Nuit blanche (no 99, juillet 2005) avait déjà encensé la biographie sur Claude Léveillée couvrant ses débuts jusqu’à l’année parisienne passée aux côtés d’Édith Piaf. Ce deuxième tome débute avec le retour à Montréal du compositeur qui signe, en 1962, sa chanson « Frédéric », en hommage à son frère prénommé Jean ! Pour les besoins de la musicalité, il faudra transformer la réalité : « Désolé mon frère, ton prénom n’est pas musical ; atrophié de deux pieds, ça ne marche pas, c’est l’évidence même ». Toute une génération de « Frédéric » nés au Québec après 1962 ignore peut-être que Léveillée pensait à son frère aîné mais aussi à Chopin en écrivant sa chanson emblématique.

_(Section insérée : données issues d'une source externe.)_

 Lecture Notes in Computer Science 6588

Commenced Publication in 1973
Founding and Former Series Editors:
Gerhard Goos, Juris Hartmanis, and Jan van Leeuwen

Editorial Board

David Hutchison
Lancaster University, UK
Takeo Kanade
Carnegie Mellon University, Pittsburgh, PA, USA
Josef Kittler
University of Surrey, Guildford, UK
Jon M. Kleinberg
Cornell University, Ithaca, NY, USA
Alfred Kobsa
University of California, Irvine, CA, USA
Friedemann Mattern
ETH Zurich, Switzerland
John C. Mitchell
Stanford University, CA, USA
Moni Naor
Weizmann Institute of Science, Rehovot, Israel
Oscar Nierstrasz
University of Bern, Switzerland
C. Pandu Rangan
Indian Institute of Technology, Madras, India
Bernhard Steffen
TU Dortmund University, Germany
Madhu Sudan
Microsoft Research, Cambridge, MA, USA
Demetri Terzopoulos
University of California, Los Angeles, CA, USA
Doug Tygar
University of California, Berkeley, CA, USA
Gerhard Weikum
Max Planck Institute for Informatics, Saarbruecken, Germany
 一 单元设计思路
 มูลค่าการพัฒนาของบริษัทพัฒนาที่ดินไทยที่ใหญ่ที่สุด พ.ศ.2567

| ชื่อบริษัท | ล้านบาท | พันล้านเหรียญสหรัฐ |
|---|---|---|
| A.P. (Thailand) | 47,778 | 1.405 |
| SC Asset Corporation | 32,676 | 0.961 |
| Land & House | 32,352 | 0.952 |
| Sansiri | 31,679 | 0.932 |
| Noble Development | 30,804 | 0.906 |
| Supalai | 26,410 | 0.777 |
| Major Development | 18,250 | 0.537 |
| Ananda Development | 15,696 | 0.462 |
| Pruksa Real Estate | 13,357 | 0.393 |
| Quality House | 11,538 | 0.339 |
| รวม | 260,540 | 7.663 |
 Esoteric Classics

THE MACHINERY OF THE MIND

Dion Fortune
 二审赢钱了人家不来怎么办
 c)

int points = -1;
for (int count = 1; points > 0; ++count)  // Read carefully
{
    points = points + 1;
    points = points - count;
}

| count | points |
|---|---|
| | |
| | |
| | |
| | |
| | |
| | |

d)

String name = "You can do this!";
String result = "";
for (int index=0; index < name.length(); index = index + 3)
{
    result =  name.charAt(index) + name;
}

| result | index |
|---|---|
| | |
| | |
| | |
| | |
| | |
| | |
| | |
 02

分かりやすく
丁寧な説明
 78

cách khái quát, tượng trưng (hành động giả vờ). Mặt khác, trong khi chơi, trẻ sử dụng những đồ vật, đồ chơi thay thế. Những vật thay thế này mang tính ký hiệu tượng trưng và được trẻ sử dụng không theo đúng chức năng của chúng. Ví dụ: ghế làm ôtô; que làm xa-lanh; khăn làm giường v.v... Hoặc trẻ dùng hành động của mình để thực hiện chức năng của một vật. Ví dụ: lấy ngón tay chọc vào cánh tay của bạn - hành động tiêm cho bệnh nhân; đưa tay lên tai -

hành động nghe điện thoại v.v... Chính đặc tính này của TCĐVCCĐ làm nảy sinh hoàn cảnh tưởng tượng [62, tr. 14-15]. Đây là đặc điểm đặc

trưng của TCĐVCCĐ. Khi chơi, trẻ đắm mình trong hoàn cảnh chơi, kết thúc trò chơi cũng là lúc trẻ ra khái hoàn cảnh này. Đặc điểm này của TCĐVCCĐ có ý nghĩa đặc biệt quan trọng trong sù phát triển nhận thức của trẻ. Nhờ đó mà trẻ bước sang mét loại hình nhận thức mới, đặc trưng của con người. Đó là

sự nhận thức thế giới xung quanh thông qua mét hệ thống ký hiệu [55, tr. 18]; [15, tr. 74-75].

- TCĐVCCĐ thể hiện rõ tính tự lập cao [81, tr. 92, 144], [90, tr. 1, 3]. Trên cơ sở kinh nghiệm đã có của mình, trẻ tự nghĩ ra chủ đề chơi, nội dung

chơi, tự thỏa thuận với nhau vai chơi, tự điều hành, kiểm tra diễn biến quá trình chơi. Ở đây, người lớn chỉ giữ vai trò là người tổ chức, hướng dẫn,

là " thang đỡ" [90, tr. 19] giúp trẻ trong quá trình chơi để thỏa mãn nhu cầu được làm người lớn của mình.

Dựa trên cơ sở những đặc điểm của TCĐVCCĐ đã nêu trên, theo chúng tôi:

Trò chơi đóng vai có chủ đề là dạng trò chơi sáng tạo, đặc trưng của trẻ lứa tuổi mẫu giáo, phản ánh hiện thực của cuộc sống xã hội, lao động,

Les années 1960 restent les plus fertiles en collaborations multiples : spectacles à la Place des Arts, tournées en URSS (1968 et 1973), en Scandinavie, en Asie centrale, en Algérie. Le témoignage de Gilles Vigneault sur leur collaboration est précieux : on apprend que Léveillée avait mis en musique un texte inédit d’Édith Piaf dont il n’était pas satisfait ; après quelques essais, Vigneault écrivit un autre texte sur la même mélodie pour donner « L’hiver » (1963), l’une des plus belles chansons du répertoire de Monique Leyrac. Les chapitres qui suivent abordent autant la création, les partenariats, les amitiés que la vie sentimentale. Puis viendront des années plus difficiles : le combat contre les dépendances comme l’alcool, les médicaments, la cigarette. Comble de malheur, son fils Pascal se suicide en 1980. Une nouvelle ère reviendra, avec sa participation à la télésérie Scoop. Sa magnifique chanson « L’Étoile d’Amérique » deviendra le thème de Star Académie. Mais auparavant, un jour de 2004, le pianiste s’est effondré sur scène, victime d’un AVC qui le laisse sans voix.
L’énorme travail de recherche de Marie-Josée Michaud permet d’apprécier de nombreux documents inédits : correspondance de Léveillée avec ses parents durant son séjour à Paris, lettres d’André Gagnon et de Jacques Languirand adressées à Léveillée. En annexes, on trouve une discographie illustrée, des paroles de chansons, des témoignages et même un index. Les caprices de l’artiste sont également révélés ; ainsi rechigne-t-il à verser un cachet à son gérant Pierre Jobin, et reproche à des bénévoles de ne pas bien préparer son spectacle. Après être sorti de l’ombre en 1985 pour l’émission Sacrée soirée (25 millions de téléspectateurs sur TF1), Léveillée refusera toutes les offres des producteurs européens qui se mettent à ses pieds, après avoir redécouvert l’ampleur de son talent.